* [Information given]
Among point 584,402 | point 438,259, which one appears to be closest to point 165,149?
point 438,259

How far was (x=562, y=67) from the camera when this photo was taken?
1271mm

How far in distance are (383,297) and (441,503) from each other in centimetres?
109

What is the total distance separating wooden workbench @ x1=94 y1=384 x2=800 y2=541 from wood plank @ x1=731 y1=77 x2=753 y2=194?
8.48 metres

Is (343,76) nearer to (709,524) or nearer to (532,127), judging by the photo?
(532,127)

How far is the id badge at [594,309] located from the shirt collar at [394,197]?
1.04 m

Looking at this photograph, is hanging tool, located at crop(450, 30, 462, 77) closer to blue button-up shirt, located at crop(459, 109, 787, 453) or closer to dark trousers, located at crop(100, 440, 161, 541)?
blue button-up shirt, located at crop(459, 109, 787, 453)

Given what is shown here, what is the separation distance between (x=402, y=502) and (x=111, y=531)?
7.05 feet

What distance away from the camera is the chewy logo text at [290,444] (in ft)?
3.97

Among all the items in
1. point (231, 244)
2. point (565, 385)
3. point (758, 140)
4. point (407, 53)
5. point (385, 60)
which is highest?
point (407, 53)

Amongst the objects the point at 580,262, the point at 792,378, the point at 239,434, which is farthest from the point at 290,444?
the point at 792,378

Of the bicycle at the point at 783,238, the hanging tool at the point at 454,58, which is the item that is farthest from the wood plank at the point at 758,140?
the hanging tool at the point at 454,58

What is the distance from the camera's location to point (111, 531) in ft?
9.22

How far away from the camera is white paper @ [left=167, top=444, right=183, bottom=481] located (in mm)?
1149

* [Exercise aim] Copy out word for word everything from the line containing "Given what is" down to the end of the material.

* [Finished exercise]
Given what is shown here, what is the separation distance between (x=402, y=502) and (x=111, y=531)?
7.05 feet

What distance away from the camera is the chewy logo text at [290,444] (in ft)?
3.97

Among all the items in
1. point (231, 244)
2. point (565, 385)
3. point (758, 140)
4. point (407, 53)
5. point (385, 60)
which is highest?
point (407, 53)

Amongst the objects the point at 580,262, the point at 792,378, the point at 239,434, which is farthest from the point at 290,444?
the point at 792,378

Of the bicycle at the point at 783,238, the hanging tool at the point at 454,58, which is the item that is farthest from the wood plank at the point at 758,140?
the hanging tool at the point at 454,58

What is the distance from the camera's location to point (111, 531) in ft?
9.22

How far away from the camera is white paper @ [left=167, top=444, right=183, bottom=481] located (in mm)?
1149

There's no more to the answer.